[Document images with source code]

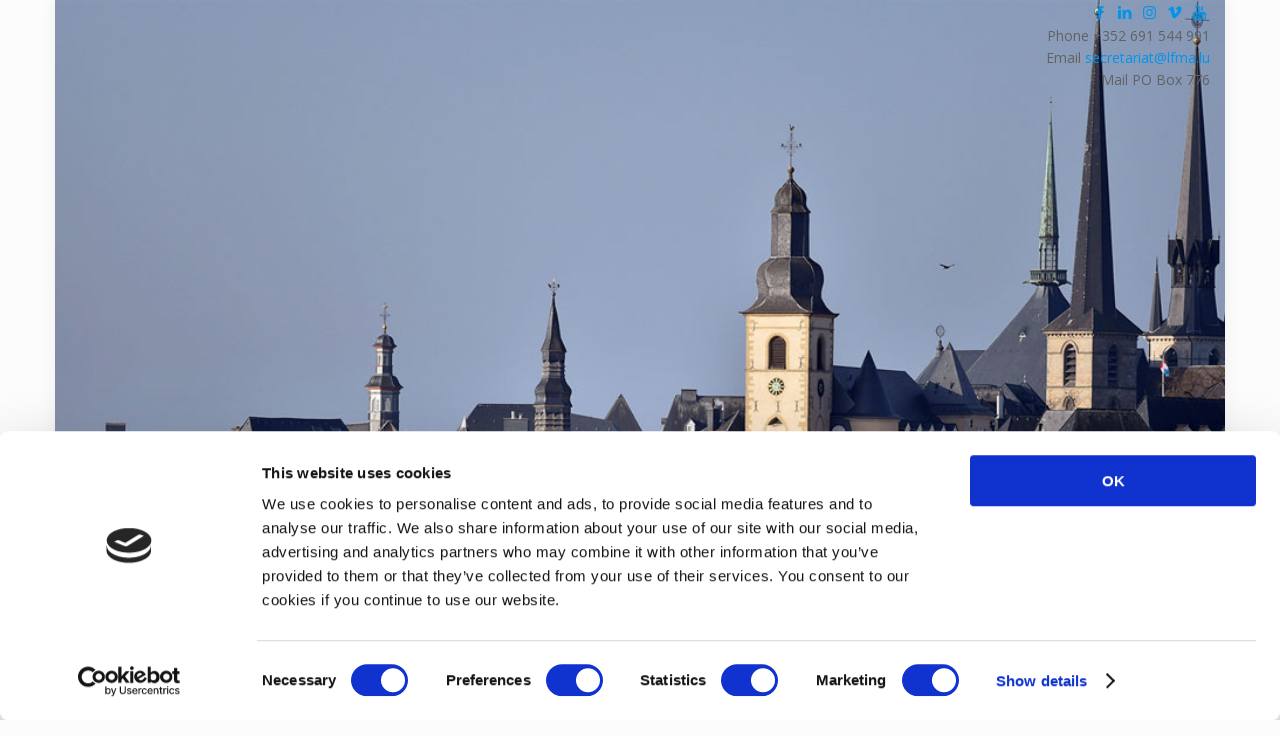

--- FILE ---
content_type: application/x-javascript
request_url: https://consentcdn.cookiebot.com/consentconfig/5723bead-830c-4a23-b64e-6d030a792af0/lfma.lu/configuration.js
body_size: 585
content:
CookieConsent.configuration.tags.push({id:193463305,type:"script",tagID:"",innerHash:"",outerHash:"",tagHash:"5254441830988",url:"https://consent.cookiebot.com/uc.js",resolvedUrl:"https://consent.cookiebot.com/uc.js",cat:[1]});CookieConsent.configuration.tags.push({id:193463307,type:"iframe",tagID:"",innerHash:"",outerHash:"",tagHash:"12201876463175",url:"https://www.youtube.com/embed/_4RuDmjYVFg?wmode=opaque",resolvedUrl:"https://www.youtube.com/embed/_4RuDmjYVFg?wmode=opaque",cat:[4]});CookieConsent.configuration.tags.push({id:193463309,type:"iframe",tagID:"",innerHash:"",outerHash:"",tagHash:"2466603983231",url:"https://www.youtube.com/embed/-zZdRqaEaB4?wmode=opaque",resolvedUrl:"https://www.youtube.com/embed/-zZdRqaEaB4?wmode=opaque",cat:[4]});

## ABOUT THIS TASK
Show all lines from the data above in which the word "https" appears.

## WRITTEN ANSWER
request_url: https://consentcdn.cookiebot.com/consentconfig/5723bead-830c-4a23-b64e-6d030a792af0/lfma.lu/configuration.js
CookieConsent.configuration.tags.push({id:193463305,type:"script",tagID:"",innerHash:"",outerHash:"",tagHash:"5254441830988",url:"https://consent.cookiebot.com/uc.js",resolvedUrl:"https://consent.cookiebot.com/uc.js",cat:[1]});CookieConsent.configuration.tags.push({id:193463307,type:"iframe",tagID:"",innerHash:"",outerHash:"",tagHash:"12201876463175",url:"https://www.youtube.com/embed/_4RuDmjYVFg?wmode=opaque",resolvedUrl:"https://www.youtube.com/embed/_4RuDmjYVFg?wmode=opaque",cat:[4]});CookieConsent.configuration.tags.push({id:193463309,type:"iframe",tagID:"",innerHash:"",outerHash:"",tagHash:"2466603983231",url:"https://www.youtube.com/embed/-zZdRqaEaB4?wmode=opaque",resolvedUrl:"https://www.youtube.com/embed/-zZdRqaEaB4?wmode=opaque",cat:[4]});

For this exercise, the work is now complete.